Books...
Paradigms Regained. A further exploration of the mysteries of modern science. By John Casti.
The Ascent of Science. By Brian Silver.
I HAVE to return these books to my school's Library; I have a hella big late fee fine going on! I'm going to buy the Silver book, for myself...it's one of the most well written books I've read lately.
From PR:
"Measure can only exist if the measuring apparatus obeys the classical laws of physics..."

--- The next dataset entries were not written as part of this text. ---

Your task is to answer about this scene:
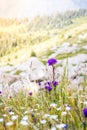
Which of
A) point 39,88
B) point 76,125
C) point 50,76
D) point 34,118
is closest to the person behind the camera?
point 76,125

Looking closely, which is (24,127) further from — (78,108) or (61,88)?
(61,88)

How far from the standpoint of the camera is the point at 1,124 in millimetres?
4082

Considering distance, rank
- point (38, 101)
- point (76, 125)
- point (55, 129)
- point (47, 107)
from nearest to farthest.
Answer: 1. point (55, 129)
2. point (76, 125)
3. point (47, 107)
4. point (38, 101)

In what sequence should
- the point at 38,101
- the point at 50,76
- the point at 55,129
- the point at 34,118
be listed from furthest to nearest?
the point at 50,76, the point at 38,101, the point at 34,118, the point at 55,129

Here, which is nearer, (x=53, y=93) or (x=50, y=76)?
(x=53, y=93)

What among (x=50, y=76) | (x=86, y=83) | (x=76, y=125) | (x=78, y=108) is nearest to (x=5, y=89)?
(x=50, y=76)

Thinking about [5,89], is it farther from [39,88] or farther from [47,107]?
[47,107]

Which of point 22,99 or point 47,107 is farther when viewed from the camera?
point 22,99

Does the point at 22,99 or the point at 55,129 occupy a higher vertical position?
the point at 55,129

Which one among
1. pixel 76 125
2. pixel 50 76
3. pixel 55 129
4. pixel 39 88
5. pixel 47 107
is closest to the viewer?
pixel 55 129

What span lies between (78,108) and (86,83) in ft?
4.49

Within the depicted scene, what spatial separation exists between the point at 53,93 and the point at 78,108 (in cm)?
84

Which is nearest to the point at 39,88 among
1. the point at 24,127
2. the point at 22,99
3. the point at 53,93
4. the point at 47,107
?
the point at 22,99

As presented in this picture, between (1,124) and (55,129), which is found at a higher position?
(55,129)
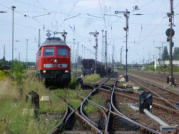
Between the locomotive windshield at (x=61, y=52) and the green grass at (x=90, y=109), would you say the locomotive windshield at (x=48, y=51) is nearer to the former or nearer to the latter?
the locomotive windshield at (x=61, y=52)

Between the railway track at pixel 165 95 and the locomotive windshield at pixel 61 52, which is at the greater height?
the locomotive windshield at pixel 61 52

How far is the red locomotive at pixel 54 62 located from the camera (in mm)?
22078

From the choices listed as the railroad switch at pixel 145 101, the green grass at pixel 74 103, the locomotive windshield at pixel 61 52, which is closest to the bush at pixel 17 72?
the green grass at pixel 74 103

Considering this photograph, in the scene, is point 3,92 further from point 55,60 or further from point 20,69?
point 55,60

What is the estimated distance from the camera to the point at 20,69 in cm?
1623

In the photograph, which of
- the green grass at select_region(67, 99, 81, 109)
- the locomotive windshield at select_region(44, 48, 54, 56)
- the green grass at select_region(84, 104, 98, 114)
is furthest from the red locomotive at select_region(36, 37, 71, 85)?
the green grass at select_region(84, 104, 98, 114)

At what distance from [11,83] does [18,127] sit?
8.07 meters

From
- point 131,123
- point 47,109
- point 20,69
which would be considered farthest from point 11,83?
point 131,123

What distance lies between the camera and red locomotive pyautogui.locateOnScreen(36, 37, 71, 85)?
2208 centimetres

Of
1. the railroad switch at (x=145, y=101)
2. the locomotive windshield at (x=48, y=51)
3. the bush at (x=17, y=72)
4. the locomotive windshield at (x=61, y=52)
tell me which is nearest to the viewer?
the railroad switch at (x=145, y=101)

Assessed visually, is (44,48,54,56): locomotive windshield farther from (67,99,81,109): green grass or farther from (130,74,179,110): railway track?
(130,74,179,110): railway track

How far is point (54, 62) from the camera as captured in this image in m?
22.3

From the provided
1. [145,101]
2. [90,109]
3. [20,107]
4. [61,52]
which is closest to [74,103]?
[90,109]

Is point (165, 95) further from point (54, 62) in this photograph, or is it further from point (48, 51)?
point (48, 51)
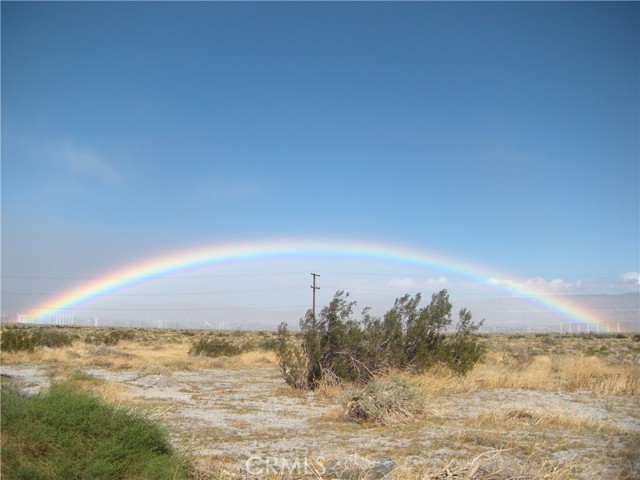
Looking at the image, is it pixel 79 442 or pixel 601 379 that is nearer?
pixel 79 442

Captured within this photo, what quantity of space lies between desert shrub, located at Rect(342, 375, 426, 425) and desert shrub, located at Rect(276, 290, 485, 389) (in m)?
6.61

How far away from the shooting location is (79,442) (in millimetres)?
7113

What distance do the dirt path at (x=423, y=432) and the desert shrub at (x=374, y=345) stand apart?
1971 millimetres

My question here: Is unmeasured the same as unobserved?
cont, p. 226 -
"...since we always assign a definite value to the measurement (not a probability distribution of possible values), such a measurement can only exist if the measuring apparatus obeys the classical laws of physics. This means we must deal with the cat (Shrodingers) as a macroscopic - not quantum - object. This artifical division of a physical system into a quantum subject and a classical observer has always been the most unsatisfactory aspect of the conventional quantum-mechancial wisdom. It is what gave rise to Von Neumann and Wigners attribution of the role of human consciousness as the agent of the wave functions collapse. And it is also the source of Bohr's complementarity principle, by which an object can display wavelike or particle like behavior..."
"This whole line of argument is superficially similar to another of Niels Bohr's famous principles, what is usually termed the Correspondence Principle. It states that the average behavior of a whole lot of identical quantum systems should mimic the behavior of a classical system. But decoherence addresses more the P of C...That is =, that the object is always both, and it is that degree of decoherence that determines whether we see it more as a classical particle or as a quantum-like wave. " He goes on to say..."The end result is that classical and quantum realities can be reconciled, after all. The classical world is simply embedded within a larger quantum reality, one that manifests itself only in the world of the very small and the very quick."
More on all this later - I HAVE got to return these books!